Valentine’s Day is this weekend and it’s also Black History Month. I always find it interesting how we don’t see any realistic number of healthy Black relationships in media and ads. It’s as if the one time of year when they could be making the most money celebrating Black love–it’s instead highlighted that they don’t believe healthy Black love exists.
We are taught love stories from childhood. All the fairy tales have princesses falling in love with princes; unrequited love finding their true love; broken hearts being healed by love. Hardly any of those stories are Black.
I mean the Princess and the Frog–maybe. Kind of.

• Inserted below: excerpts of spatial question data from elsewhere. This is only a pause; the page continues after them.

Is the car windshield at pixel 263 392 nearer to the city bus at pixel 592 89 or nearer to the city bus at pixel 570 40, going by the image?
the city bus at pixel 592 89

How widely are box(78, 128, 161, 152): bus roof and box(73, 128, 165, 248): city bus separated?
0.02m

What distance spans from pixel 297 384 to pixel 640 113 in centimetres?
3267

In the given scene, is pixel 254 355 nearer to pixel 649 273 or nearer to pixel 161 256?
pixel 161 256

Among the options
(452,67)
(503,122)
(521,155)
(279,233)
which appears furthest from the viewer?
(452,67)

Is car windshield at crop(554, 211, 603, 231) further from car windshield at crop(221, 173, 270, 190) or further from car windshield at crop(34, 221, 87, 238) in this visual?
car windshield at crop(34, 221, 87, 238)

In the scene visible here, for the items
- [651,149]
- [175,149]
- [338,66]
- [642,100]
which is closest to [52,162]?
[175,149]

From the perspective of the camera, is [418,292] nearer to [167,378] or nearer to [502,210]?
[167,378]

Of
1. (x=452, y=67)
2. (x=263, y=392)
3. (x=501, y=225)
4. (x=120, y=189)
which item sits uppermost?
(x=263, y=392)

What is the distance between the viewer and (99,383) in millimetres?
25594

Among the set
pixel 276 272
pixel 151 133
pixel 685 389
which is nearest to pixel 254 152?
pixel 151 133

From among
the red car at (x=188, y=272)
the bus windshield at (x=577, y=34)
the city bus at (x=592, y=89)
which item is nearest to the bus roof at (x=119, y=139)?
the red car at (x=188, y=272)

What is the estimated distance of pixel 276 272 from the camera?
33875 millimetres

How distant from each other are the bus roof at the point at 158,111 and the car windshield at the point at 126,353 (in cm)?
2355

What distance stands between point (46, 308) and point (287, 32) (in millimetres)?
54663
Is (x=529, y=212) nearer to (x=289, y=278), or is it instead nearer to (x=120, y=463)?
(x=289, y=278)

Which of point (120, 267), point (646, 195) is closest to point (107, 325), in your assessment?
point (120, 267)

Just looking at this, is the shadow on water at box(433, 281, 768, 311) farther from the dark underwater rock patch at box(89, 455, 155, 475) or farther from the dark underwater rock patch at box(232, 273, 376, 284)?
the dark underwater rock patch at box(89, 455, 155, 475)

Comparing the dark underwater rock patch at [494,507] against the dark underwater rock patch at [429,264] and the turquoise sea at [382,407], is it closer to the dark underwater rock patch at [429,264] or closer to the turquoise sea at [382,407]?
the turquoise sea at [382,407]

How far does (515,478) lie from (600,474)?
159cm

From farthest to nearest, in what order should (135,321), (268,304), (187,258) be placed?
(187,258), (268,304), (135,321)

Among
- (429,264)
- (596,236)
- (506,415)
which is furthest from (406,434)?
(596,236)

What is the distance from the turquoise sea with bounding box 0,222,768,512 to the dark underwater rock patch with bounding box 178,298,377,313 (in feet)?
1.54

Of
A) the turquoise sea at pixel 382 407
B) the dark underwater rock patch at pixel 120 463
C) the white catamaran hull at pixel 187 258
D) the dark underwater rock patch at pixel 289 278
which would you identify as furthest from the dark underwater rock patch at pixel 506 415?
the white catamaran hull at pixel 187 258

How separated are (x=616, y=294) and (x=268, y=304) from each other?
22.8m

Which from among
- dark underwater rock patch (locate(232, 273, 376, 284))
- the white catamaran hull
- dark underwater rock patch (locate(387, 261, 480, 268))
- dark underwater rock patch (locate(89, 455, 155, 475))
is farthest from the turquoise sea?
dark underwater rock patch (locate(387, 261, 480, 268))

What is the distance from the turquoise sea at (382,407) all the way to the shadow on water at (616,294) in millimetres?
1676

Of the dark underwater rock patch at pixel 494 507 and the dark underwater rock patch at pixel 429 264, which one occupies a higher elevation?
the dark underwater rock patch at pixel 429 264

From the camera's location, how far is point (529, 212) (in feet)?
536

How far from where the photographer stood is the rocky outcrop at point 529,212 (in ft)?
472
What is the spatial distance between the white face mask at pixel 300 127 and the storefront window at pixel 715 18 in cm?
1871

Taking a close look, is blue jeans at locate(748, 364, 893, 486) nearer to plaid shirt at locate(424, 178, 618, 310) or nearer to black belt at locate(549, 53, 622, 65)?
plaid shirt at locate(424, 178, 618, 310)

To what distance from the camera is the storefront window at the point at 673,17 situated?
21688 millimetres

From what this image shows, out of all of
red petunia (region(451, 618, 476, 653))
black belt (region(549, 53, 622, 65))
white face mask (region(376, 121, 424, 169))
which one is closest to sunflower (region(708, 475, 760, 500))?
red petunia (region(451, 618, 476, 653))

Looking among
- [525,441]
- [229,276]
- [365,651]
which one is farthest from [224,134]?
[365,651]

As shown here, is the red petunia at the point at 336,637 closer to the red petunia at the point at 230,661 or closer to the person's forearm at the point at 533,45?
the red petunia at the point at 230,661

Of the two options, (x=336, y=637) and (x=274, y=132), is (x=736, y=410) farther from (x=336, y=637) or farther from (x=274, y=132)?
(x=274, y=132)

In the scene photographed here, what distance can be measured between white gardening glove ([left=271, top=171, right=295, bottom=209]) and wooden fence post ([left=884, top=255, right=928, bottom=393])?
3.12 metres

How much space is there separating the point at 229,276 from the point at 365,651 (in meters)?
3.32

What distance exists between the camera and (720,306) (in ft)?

It’s hard as a Black woman who has obviously had multiple failed relationships to feel hopeful about love when I rarely ever really get to see it…and it almost feels like that sort of love- that storybook kind–that moves every mountain? This dedicated powerful love is only for other softer, easier-to-love women…
It begins to feel like a challenge to be vulnerable. I have to be open to the risk of heartbreak to meet that heartthrob. The idea of CHOOSING to be vulnerable and open at the risk of heartbreak seems preposterous.
Like why would I willingly risk that AGAIN?
When I began asking myself that question, “Am I ready to risk it all?” I realized that I honestly was. I’d taken the time to grow and learn that it is indeed a risk. Then, I had to get over my fear of it.
I started by asking myself what did the love I wanted look like. I wanted financial support, good sex, honesty, ambition, faithfulness, humor. I was surprised as I was noting in my journal because none of the examples I came up with were a love I saw in media, except Russell and Ciara. Every single other example I came up with was a Black couple that I knew personally! How can Black love be hard to find when surrounded by it?
The TV may not recognize, but I recognize real true LASTING loves where Black women aren’t victimized till a man begins to grow up. And that gave me hope…
I realized I want Black love because I know it exists. I want Black love because I believe in its power. I want to take that risk of heartbreak again because big risks equal big rewards, right? I want that rewarding love I see reflected when I hear my friend speak of her husband; when my mom talks about her wife; when Sterling K. Brown speaks of his wife Ryan Michelle Bathe! I’m reminded that, of course, Black love exists…
I have loved. Been loved. I will again. So on Valentine’s Day when all the commercials are curly-haired brunettes getting engaged on bridges and beaches, remember: that’s just media. Black love does exist. We don’t need to choose to be okay with not being loved. We need to choose to be okay with risking heartache to find love.